Overall expectations in Social Studies
The Social Studies curriculum has been designed in recognition that learning is a developmental process and that the phases a learner passes through are not always linear or age-related.
For this reason the content is presented in a continuum for each of the five strands of Social Studies - Human Systems and Economic Activities, Continuity and Change through Time, Social Organisation and Culture, Resources and the Environment, & Human and Natural Environments.
The content of the continuum has been organised into four phases of development with each phase building upon and complementing the previous phase. The continuum makes explicit general understandings about Social Studies for each strand in relation to broad concepts and ideas.

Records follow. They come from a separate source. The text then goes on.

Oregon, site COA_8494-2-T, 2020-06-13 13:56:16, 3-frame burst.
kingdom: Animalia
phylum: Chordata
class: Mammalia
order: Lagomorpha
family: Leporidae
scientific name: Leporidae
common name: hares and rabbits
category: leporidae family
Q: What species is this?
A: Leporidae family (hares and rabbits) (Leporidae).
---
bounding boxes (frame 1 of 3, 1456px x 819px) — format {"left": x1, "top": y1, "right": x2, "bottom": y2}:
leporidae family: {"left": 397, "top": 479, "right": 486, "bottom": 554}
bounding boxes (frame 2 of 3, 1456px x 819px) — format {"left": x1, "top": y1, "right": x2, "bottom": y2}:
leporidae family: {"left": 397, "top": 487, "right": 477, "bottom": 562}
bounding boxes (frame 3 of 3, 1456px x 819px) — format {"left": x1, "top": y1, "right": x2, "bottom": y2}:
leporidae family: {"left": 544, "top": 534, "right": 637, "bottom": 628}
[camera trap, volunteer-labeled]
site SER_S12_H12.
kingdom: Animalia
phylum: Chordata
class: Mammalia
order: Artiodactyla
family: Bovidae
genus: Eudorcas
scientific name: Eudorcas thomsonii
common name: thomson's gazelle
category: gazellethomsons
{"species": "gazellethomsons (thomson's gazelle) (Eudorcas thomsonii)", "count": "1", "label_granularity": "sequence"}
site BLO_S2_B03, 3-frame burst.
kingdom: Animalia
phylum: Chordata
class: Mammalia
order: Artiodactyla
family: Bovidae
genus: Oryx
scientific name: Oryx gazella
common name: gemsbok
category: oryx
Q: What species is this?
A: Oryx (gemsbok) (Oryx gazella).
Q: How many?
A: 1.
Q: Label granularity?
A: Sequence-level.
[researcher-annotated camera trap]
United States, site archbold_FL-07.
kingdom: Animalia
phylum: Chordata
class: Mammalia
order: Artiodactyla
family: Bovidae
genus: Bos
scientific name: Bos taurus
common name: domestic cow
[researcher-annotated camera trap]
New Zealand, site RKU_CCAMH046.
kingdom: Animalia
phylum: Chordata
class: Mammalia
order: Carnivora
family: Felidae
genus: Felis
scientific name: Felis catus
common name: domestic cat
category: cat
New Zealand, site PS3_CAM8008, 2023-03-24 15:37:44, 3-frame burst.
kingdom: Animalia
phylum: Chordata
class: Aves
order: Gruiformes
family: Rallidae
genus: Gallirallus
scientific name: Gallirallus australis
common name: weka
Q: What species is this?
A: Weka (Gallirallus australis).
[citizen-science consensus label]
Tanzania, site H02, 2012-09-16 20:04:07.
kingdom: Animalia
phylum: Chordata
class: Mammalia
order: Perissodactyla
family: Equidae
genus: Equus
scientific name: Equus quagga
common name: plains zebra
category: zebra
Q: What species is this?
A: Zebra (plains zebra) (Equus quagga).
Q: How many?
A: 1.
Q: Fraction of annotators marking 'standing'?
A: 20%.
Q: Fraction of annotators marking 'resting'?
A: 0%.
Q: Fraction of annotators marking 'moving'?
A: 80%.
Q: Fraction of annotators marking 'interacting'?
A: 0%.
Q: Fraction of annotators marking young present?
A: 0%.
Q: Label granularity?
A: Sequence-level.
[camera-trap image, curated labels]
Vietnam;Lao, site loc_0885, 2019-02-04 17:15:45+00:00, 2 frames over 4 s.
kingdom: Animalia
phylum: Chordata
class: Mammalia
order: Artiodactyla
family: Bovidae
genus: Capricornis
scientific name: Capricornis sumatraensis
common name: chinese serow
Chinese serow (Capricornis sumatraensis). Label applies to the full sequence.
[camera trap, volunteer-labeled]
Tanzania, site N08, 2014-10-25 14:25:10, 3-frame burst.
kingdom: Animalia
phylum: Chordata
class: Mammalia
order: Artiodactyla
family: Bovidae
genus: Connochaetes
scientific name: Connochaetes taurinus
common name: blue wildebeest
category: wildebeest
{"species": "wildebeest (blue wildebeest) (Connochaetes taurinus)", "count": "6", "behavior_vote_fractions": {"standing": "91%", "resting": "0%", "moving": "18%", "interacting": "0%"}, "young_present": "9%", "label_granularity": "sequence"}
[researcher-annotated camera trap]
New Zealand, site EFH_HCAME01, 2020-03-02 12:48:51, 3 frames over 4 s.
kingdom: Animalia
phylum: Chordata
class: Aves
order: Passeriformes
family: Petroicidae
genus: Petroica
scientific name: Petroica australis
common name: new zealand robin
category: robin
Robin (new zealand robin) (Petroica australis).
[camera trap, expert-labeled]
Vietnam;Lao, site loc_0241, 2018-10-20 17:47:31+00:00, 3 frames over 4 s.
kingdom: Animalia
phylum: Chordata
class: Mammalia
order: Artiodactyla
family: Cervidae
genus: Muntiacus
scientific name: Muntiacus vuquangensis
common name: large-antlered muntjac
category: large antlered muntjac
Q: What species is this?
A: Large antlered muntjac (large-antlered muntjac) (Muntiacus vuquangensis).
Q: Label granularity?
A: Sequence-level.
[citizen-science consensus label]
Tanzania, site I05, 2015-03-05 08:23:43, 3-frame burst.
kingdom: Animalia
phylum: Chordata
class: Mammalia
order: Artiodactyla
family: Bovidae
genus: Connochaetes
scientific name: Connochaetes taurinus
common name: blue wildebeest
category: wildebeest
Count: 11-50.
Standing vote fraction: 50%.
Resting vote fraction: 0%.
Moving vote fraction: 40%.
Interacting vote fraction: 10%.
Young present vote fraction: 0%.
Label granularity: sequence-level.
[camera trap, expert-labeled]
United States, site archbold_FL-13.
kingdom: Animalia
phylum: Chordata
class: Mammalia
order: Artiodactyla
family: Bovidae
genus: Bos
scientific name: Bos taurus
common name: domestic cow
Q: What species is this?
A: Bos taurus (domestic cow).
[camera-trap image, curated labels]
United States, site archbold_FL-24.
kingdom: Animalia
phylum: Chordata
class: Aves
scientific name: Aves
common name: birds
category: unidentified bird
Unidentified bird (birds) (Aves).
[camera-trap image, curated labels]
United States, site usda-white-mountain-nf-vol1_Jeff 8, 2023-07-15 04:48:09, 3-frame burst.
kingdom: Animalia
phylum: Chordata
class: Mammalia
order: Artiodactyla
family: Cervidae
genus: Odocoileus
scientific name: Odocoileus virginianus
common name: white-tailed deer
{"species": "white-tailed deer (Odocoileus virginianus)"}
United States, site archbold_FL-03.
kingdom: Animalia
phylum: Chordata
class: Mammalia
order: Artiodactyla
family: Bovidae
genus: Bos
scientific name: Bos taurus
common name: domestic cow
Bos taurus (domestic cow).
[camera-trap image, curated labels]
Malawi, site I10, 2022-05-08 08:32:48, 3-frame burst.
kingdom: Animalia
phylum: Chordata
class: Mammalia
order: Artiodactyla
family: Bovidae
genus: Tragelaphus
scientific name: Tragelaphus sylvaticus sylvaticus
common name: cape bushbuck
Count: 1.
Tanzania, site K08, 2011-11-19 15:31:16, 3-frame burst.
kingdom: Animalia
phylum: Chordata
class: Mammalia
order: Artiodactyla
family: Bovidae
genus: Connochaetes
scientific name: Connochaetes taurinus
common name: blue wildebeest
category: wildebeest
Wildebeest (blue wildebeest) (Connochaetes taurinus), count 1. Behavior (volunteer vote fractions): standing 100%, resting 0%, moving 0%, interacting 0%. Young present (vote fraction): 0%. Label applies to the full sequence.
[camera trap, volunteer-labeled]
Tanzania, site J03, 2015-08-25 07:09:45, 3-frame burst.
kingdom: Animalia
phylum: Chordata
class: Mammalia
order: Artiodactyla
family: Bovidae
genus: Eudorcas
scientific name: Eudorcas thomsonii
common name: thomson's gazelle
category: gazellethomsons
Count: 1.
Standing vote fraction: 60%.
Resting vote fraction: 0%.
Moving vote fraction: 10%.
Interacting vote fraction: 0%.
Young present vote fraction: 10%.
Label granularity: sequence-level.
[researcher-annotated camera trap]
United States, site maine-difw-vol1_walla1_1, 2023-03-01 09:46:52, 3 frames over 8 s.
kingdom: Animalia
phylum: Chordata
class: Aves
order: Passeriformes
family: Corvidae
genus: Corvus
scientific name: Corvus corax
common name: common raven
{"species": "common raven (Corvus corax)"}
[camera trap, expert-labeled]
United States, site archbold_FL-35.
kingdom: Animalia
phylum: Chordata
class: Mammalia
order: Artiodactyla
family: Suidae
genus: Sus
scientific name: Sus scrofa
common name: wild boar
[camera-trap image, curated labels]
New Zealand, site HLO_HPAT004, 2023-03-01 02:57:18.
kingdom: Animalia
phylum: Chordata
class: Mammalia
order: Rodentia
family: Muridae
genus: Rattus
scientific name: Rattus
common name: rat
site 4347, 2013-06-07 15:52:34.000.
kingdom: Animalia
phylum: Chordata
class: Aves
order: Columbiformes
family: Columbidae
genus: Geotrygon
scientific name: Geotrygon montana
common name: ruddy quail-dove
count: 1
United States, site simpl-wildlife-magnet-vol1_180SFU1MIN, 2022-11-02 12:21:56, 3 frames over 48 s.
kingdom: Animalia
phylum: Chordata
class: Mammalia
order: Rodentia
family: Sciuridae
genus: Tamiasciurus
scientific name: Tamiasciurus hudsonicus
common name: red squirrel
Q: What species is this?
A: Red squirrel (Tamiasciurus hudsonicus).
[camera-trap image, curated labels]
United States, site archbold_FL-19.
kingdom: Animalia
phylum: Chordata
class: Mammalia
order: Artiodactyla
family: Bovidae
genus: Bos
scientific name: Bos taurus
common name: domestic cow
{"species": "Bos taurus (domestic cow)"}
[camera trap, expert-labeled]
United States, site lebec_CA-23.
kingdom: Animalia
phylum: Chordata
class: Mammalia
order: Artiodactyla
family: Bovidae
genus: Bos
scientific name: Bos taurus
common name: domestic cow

The Social Studies Skills Continuum (second document below) shares information on how skills related to Social Studies may be developed over time, in relation to the phases of growth through which a learner progresses. The skills are listed on the left (in bold) with examples of how the skill may be demonstrated in learning along the phase-based continuum.
IMPORTANT NOTE:
The Social Studies Curriculum serves as a guide for teaching conceptually. A child's learning in Social Studies, where appropriate, is shared in relation to our Units of Inquiry in recognition of our commitment to a transdisciplinary approach to learning and teaching.
Further information about the timings of learning in relation to these understandings about Social Studies within Units of Inquiry can be found in weekly communications between school and home.